Directions –
1. In the article on the film Slaughter on Tenth Avenue, explain why the film carries that title even though its plot is unrelated to the work the title names. Answer in one to three sentences.
2. Write out the part of the Slaughter on Tenth Avenue article between "Slaughter on Tenth Avenue is" and "and Julie Adams.", inclusive.
3. Extend the article on the film Slaughter on Tenth Avenue, picking up the plot summary after its last sentence.

Text –
- Theatrical release poster
- Directed by: Arnold Laven
- Screenplay by: Lawrence Roman
- Produced by: Albert Zugsmith
- Starring: Richard Egan; Jan Sterling; Dan Duryea; Julie Adams;
- Cinematography: Fred Jackman, Jr.
- Edited by: Russell F. Schoengarth
- Music by: Herschel Burke Gilbert
- Color process: Black and white
- Production company: Universal Pictures
- Distributed by: Universal Pictures
- Release date: September 1, 1957;
- Running time: 103 minutes
- Country: United States
- Language: English

= Slaughter on Tenth Avenue (film) =

1957 film by Arnold Laven

Slaughter on Tenth Avenue is a 1957 American film noir crime film directed by Arnold Laven and starring Richard Egan, Jan Sterling, Dan Duryea and Julie Adams.

The film is a story of crime on New York's waterfront. It is based on the non-fiction book The Man Who Rocked the Boat, an autobiography by William Keating, played by Egan in the film. The book chronicles Keating's experiences as an assistant district attorney and as counsel to the New York City Anti-Crime Committee. In the portion of the book depicted in the film, Keating pursued a murder prosecution for a waterfront hit despite widespread corruption that stretched all the way into the district attorney's office.

The title comes from the Richard Rodgers ballet of the same name, which was featured in the 1936 play On Your Toes. The plot line of the movie has no relation to the play, but the composition by Rodgers is indeed heard in the film, in an adaptation by Herschel Burke Gilbert (under the direction of music supervisor Joseph Gershenson) that was praised as "magnificent".

==Plot==

Thugs working for union boss Al Dahlke ambush and shoot Solly Pitts, an honest man who hires longshoremen on the docks. Solly is wounded and hospitalized, looked after by wife Madge, who trusts Lt. Tony Vosnick to see that justice is done.

Raw data –

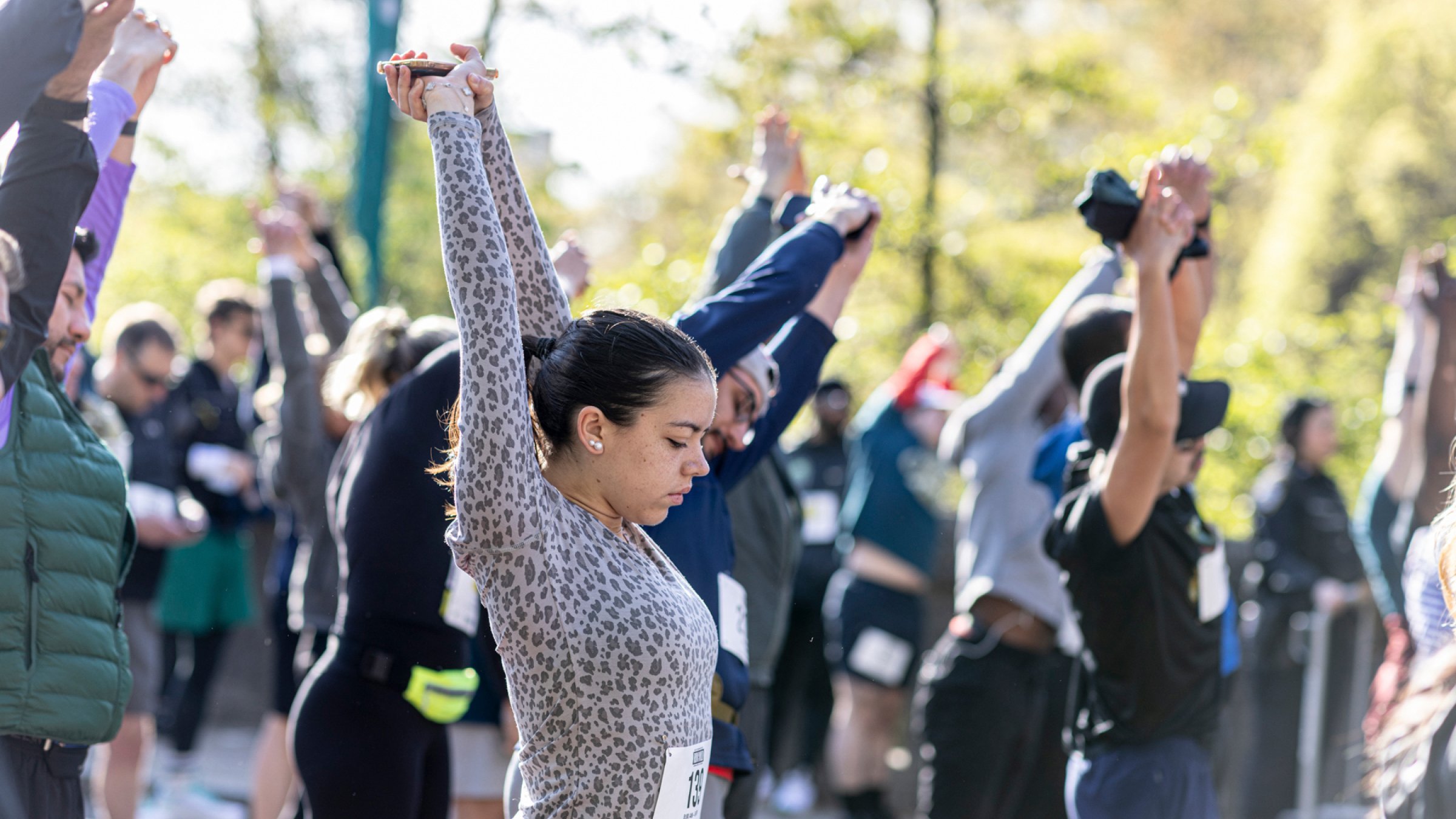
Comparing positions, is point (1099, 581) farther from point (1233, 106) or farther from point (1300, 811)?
point (1233, 106)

Answers provided –
1. The title comes from the Richard Rodgers ballet of the same name, which was featured in the 1936 play On Your Toes. The film's plot has no relation to that play, but Rodgers's composition is heard in the film in an adaptation by Herschel Burke Gilbert.

2.
Slaughter on Tenth Avenue is a 1957 American film noir crime film directed by Arnold Laven and starring Richard Egan, Jan Sterling, Dan Duryea and Julie Adams.

3.
District attorney Howard Rysdale turns over the investigation to relative novice Bill Keating. As his marriage to fiancée Daisy Pauly draws near, Keating tries in vain to get longshoremen to speak with him about activities on the docks. An intermediary tries to persuade Keating to collude with Dahlke, who issues vague threats after Bill rejects him.

Witnesses are intimidated and discredited by attorney John Jacob Masters in court, and Bill and Daisy receive an anonymous death threat on their wedding day. Keating goes to the docks for a direct confrontation with Dahlke's men and triggers a near-riot. As the dust settles, the men hear on the radio that Solly's attackers have been found guilty.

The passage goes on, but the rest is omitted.